One of the problems of this story is that John’s reasons for defending Greg aren’t fully realized – it comes off as just another excuse by the author to portray him as nobly conflicted, awww. Ms Rice must be losing her touch at manipulating her reader’s hands in the Kleenex box. Likewise, Kate is another standard “good” heroine: ready to whisper her distress as she looks artfully hurt while always just as ready to take care of the kids and provide some TLC, because that’s how all women are in Hallmark and Lifetime TV movies. As for the two children, ugh. They aren’t characters as much as two more sack of manipulative sentiments on the train wreck to Sobsville.
What I do like about The Secret Hour is that the author has a deft way of pacing when it comes to hurtling the story towards a roller-coaster suspense denouement. The entire suspense plot is substandard and the answers to the mystery have me rolling up my eyes at the extent of coincidences the author wants me to accept, but the pacing is good. I actually am at the edge of my seat during the last few chapters, although “Kill all of those disgusting, manipulatively cute bag of mawkishness!” may slip through my lips once or twice.

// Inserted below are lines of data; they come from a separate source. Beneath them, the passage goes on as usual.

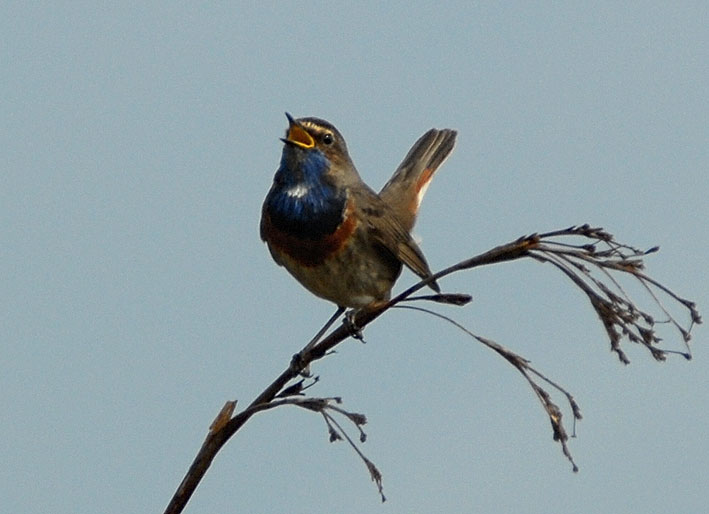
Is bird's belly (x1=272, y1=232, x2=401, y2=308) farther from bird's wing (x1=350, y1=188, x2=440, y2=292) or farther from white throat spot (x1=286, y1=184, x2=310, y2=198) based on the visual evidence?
white throat spot (x1=286, y1=184, x2=310, y2=198)

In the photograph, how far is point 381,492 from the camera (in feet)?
10.3

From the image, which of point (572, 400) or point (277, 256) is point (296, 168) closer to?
point (277, 256)

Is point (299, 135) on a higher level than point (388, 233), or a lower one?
higher

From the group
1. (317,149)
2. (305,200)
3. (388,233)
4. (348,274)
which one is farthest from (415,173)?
(348,274)

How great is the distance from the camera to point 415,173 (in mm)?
9906

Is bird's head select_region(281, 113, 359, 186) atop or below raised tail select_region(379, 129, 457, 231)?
below

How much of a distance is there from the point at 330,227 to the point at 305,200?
253mm

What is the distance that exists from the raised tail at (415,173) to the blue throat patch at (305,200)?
138cm

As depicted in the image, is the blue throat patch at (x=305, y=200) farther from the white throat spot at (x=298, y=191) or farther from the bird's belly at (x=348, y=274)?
the bird's belly at (x=348, y=274)

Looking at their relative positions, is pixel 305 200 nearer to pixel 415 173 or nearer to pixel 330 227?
pixel 330 227

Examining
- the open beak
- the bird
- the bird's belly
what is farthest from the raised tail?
the open beak

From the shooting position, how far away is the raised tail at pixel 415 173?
9531 millimetres

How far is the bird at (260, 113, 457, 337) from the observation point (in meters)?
7.70

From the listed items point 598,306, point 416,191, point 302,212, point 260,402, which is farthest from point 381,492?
point 416,191
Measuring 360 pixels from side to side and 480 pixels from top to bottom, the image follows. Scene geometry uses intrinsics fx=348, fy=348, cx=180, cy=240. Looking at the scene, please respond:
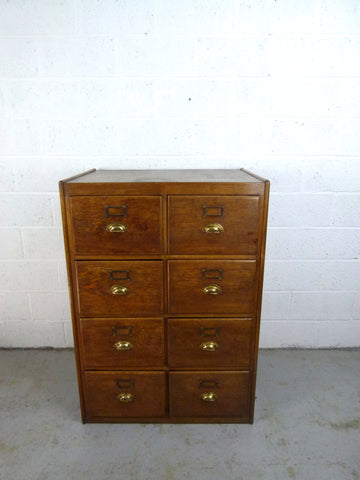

Maybe it’s because I’m a cynical reader, but the author’s very transparent and overly-sentimental attempts to manipulate me into crying leave me cold, so I don’t enjoy this one as much as I would if the author approaches her story in a less heavy-handed manner. On the other hand, the author’s writing style doesn’t gel well with the suspense genre. The Secret Hour ends up a bizarre hybrid of the genre the author wants to leave and the genre she wants to make more money from.